UBC Graduate Research

Against the Ultimate Spinach Birch, Patrick William Leslie

Abstract

Scattered throughout the Strait of Georgia, which separates Vancouver Island from mainland British Columbia, are the province’s Gulf Islands. These are sites of extreme endemism and cultural diversity. One such place, at the northern end of this fragmented chain, is Hornby Island. A longstanding arts hub initially characterized by the creative energies of draft dodgers, counter culturalists and hippie intelligentsia who flocked to the island in the ’60s. Part rebellion, part escapist reformation, Hornby Island’s arts culture stands apart from others in the Gulf Islands in that it encompasses both the traditional fine arts and numerous unorthodox architectural explorations.
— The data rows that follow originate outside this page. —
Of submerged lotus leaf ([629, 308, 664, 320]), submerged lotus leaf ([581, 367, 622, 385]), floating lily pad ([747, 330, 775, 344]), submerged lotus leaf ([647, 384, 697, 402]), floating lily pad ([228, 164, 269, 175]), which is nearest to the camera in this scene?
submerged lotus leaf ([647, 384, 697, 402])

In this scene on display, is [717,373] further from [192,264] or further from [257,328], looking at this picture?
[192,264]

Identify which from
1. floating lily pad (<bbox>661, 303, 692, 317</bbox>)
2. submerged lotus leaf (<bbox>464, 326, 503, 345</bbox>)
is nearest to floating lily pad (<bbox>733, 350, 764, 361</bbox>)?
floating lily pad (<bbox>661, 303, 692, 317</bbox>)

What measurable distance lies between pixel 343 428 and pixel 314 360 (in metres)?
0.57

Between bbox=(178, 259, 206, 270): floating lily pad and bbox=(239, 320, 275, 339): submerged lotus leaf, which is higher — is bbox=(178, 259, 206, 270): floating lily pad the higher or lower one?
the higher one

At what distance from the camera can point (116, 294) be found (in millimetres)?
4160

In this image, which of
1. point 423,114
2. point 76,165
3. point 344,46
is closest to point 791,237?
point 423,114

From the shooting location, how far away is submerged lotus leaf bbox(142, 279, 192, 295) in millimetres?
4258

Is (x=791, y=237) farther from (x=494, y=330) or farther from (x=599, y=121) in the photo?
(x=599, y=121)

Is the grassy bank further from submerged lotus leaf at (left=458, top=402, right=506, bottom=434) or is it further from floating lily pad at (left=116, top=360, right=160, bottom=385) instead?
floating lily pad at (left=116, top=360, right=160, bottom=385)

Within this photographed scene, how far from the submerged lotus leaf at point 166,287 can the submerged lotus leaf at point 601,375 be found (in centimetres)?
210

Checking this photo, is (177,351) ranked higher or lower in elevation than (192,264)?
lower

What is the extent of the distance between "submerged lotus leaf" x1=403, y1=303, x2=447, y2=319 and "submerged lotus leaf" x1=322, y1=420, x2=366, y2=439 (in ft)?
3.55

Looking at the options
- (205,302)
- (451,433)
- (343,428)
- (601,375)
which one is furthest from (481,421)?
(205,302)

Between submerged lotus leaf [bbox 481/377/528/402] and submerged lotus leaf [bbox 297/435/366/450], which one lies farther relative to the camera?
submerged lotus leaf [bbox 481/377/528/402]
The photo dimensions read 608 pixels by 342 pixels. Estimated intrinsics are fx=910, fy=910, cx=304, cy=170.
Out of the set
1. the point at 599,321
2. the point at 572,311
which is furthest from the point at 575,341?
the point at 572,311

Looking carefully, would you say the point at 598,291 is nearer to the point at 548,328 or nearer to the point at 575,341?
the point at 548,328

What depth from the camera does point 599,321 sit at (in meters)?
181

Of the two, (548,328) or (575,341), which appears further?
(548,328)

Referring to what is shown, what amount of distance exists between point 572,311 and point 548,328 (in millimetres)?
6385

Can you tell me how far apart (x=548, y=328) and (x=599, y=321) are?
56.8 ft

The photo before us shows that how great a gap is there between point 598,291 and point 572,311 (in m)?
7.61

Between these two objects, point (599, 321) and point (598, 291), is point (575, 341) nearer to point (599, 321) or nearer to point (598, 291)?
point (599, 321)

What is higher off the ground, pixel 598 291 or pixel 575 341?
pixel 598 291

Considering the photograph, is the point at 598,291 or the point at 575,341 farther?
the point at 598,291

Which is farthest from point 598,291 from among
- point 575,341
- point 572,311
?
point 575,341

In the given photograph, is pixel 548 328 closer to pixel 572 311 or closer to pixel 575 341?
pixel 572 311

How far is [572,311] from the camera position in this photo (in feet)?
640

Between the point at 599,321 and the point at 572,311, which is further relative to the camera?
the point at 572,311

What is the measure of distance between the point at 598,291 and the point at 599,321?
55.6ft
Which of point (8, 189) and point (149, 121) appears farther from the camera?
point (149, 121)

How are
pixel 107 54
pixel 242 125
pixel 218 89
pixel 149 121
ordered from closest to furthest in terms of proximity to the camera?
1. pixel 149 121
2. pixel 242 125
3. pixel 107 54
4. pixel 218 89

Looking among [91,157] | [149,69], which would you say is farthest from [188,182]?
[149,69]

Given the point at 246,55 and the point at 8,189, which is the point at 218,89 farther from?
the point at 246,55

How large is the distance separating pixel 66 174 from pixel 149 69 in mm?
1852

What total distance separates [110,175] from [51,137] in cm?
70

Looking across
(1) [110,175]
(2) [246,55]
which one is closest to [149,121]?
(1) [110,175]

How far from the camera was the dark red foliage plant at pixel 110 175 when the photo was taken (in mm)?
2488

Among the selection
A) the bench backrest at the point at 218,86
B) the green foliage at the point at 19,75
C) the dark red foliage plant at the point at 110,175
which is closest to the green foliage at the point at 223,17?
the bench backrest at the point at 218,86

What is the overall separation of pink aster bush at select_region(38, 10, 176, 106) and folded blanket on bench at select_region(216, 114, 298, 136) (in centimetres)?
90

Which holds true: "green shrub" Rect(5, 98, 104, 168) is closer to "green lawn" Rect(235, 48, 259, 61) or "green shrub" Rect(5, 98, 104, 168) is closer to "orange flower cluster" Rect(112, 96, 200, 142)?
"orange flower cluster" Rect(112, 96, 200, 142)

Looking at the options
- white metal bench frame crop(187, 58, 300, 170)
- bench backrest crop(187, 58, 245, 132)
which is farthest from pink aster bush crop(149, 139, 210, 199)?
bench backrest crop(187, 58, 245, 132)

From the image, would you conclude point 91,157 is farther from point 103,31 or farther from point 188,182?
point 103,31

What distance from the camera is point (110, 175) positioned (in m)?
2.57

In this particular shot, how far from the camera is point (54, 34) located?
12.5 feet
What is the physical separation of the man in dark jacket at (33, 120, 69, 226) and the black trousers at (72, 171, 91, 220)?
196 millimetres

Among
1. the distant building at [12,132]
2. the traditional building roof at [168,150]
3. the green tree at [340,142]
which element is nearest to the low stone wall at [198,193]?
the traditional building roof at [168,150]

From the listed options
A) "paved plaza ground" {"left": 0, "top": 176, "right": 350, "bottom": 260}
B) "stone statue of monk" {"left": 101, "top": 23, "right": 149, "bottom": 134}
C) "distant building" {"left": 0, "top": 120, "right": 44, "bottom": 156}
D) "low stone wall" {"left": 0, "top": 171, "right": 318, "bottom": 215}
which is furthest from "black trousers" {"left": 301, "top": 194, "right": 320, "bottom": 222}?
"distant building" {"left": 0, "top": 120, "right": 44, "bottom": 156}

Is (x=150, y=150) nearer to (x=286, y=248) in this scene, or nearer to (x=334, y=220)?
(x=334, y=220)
Yet, today the island’s popularity as a tourist destination and the ever-increasing ease of access to its shores risks overtaking the memory and methods of the people who helped develop it. As established artisans age and pass on; and property values continue to rise, limiting entry for their successors, a void begins to grow that risks the erosion of localized cultural and craft memory in its vital role as a touchstone of this rural community. In an effort to contravene such a decline this project proposes a series of speculative design interventions intimately informed by local cultural practices and material ecologies. These constructs positing that the preservation of craft knowledge and freedom of action on the island is as much about one’s agency in the creation of their space as it is in the creation of their art.